Sulfur: How Balanced Crop Nutrition Optimizes ROI
Learn why sulfur matters to the bottom line and how balanced nutrition can improve fertilizer ROI and yield quality.
Balance is Key to Fertilizer ROI
With increased focus on soil health, environmental impact, and nutrient innovation, the nutrients and products we focus our dollars on are becoming increasingly important. So how do you know which nutrients your crops need most? Many great tools are available to agriculture producers to help optimize nutrient applications. These include traditional soil testing, tissue analysis, and digital tools, which allow for more precise variable rate applications. New technologies like biologicals, fertilizer enhancers, and multi-nutrient sources like ICL’s Polysulphate promote greater ROI from nutrients already in a grower’s plan. Most of the time, primary macronutrients take a starring role in nutrient management programs. But, despite the emphasis we place on NPK (nitrogen, phosphorus, potassium), the reality is that all crops require at least 17 essential nutrients. Building a balanced fertility program is the cornerstone of high-yielding, superior-quality harvests.
Why Sulfur Matters
Sulfur (S), for example, is often eclipsed by N, P, and K, but in its own right, it is an indispensable macronutrient—and a limiting factor in crop yield and quality. Recently, awareness of the importance of S in modern crop production systems has grown. Sulfur deficiencies are more commonplace due to changes in emissions controls. Additionally, greater productivity from modern crop genetics and unpredictable weather conditions have led to variability in soil organic matter mineralization and leaching losses for key nutrients.
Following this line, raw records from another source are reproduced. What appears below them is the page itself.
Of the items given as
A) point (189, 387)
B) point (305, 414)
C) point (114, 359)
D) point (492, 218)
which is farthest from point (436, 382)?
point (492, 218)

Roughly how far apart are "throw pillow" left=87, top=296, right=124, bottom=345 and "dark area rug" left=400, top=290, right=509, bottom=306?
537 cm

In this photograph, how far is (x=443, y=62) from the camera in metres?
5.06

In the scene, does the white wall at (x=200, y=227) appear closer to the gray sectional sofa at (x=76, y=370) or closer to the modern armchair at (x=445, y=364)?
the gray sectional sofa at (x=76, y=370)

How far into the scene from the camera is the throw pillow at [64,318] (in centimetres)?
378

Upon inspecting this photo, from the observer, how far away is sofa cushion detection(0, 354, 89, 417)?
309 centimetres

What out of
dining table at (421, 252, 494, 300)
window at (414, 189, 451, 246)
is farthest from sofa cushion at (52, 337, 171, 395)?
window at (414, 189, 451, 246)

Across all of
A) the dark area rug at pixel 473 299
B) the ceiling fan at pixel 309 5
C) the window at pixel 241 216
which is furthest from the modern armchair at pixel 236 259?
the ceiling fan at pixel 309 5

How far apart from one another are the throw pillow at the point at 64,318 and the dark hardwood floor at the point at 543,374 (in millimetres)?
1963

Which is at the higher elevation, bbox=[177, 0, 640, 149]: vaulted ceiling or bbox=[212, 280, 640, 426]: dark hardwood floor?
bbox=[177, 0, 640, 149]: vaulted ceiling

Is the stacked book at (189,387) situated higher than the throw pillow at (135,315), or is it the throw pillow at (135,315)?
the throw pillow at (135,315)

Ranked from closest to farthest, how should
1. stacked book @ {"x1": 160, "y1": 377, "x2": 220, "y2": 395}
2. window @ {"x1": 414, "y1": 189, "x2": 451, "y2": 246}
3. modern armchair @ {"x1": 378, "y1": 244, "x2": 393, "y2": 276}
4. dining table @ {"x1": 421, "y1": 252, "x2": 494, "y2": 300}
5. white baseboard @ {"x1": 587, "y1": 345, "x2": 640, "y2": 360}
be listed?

Traditionally, elemental sulfur, ammonium sulfate, and ammonium thiosulfate have been the go-to S source in North American cropping systems. While they all have various benefits, most sulfate-based S sources have a common weakness… availability.
Gradual Release Gives Polysulphate the Upper Hand
Finding nutrients that provide a sustained release to the crop throughout the entire season is now essential to meeting today’s growers’ needs. Using Polysulphate as an example, its unique gradual release ensures that S is available during crucial growth stages like rapid vegetative growth and reproductive development. In addition to being a great source of S, Polysulphate contributes a low-chloride source of potassium, plus calcium (Ca), and magnesium (Mg). For growers, this means one product addresses the need for sulfur in addition to providing other essential nutrients. Using Polysulphate to improve yields means agronomists and growers can consider options to reduce or eliminate other common fertilizer sources like ammonium sulfate, potassium sulfate, or gypsum.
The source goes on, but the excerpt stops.